What did they see in me, a shy, reserved and insecure teenager? Why was I invited to share a message with the Jesus Youth Fellowship? I was merely a Pre-University 2 student at Swiss Cottage. I received Christ in a Saturday meeting, in the house of Brother Mathew. I was a fruit of the revival among students of Dunearn Secondary Technical School. A few months later, in June of 1973, I was baptised. About a year later, I was about to preach my first sermon.
I was a new believer, but the Spirit worked powerfully and deeply in my soul. Revival produces hungry believers. I was always longing for God, for his truth, for more of his presence. I was driven to prayer and devouring the Bible and Christian books.
Every night, with other believers of the revival, I would go to the hills of Hillview Estate, to pray. For an hour and a half, we would pray in tongues aloud, commune with God, and intercede for others. We prayed in the football field, in the park, by the street, and in the bin collection points of the landed housing estate.
I would read the Bible over and over, with a particular fondness for the New Testament over the Old. I loved the Bible. It was my favourite book. At first, it was the King James Version. It was in this version that I memorised many verses. Then it was the New American Standard Bible and the Living Bible. I bought many Bibles in the early years because I loved reading, holding, smelling, and the feel of different types of paper.
I loved reading Christian literature. I was hungry because I was struggling in my Christian life, and was searching for truth to set me on a path of peace and growth. During the first two years, I spent more time reading Christian books than my school textbooks. I was searching for a formula for the victorious Christian life. I envied others who seemed to have an assured and relaxed Christian walk. I was too harsh on myself and my failures to live out the ideals of the Christian life. Condemnation plagued me, and I swung between feeling not good enough and self-righteous.

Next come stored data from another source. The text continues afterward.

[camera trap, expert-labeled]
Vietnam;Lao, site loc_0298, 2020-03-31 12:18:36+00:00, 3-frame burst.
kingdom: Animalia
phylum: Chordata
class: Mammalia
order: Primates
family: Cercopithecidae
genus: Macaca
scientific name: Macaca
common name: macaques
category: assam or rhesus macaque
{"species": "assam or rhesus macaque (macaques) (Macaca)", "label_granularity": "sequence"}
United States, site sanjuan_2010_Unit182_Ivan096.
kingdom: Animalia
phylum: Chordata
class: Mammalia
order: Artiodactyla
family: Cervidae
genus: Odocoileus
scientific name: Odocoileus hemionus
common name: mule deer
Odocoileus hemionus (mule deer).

Why was I invited to share in a youth meeting
Why was I invited to share the message at the youth meeting? Perhaps, they did not know of my inner struggle. I looked good outwardly. I attended every Saturday meeting, Thursday youth meeting, Sunday worship service and the Friday prayer meeting. I served in the church library and went out for personal evangelism every Saturday. I repented, confessed my sins, prayed and fasted often, and ticked all the boxes of a good, consistent Christian.
I did not ask this question at that time. I simply accepted the invitation and started to pray and prepare. At that time, I was reading about the call of Moses and his encounter with God through the burning bush in the desert (Exodus 3,4). It struck me that Moses refused God’s invitation to lead the people of Israel out of servitude in Egypt into the land God had promised to Abraham, Isaac, and Jacob. His excuses were: “I am a nobody”. “I don’t know who you are”. “I stutter”. As I studied and prayed, I came up with the message about Moses’ excuses, and how God was angry with him, and the assurance God gave him in Exodus 4:12, “Now therefore go, and I will be with thy mouth, and teach thee what thou shalt say.” The message came as rhema, and it burned like fire within.
The meeting was held at a terrace house along Hillcrest Road. It was the rented home of the Bromileys. The husband lectured at Singapore Bible College, and Mrs Bromiley hosted the meetings. There were about twenty to thirty students from different schools seated. I was nervous, but a fire was burning within. After the singing, I stood up, and the message went forth loud and clear with the force of a hammer. At the end of it, my body felt like a warm car hood, after the car had parked.
What God showed me
Later, Mrs Bromiley came to me and said, “Thank you for that message. I was invited to lead a ladies’ ministry, but I felt inadequate. What you shared today spoke directly to my situation. God spoke through you to me.” I was stunned, but pleased that God had used my sharing in that way.
Some weeks later, Mrs Bromiley introduced me to her theologian husband, because I had asked her a question, “Is the Spirit of God the same as the Spirit of Christ?” He answered the question and recommended I purchase a one-volume Bible commentary, IVP’s “New Bible Commentary”, which I promptly did.
My first attempt at preaching led to many more opportunities to preach in the other church meetings on Thursdays, Saturdays and Sundays. I also taught a few Bible study courses. There was probably a recognition that I had a gift for explaining, making clear the meaning of scriptures, and applying them to daily life situations.
To this day, the promise God gave to Moses in Exodus 4:12 is my go-to “It is written” whenever I get anxious about a preaching engagement. I will say to myself, “I will be with your mouth, and teach you what to say.” When Sunday drew near, and I had no clarity about the message I would be preaching, I would tell myself those reassuring words. When I was nervous and in a different setting and congregation, I would calm myself with God’s promise. God has always been faithful in keeping his promise in my preaching ministry.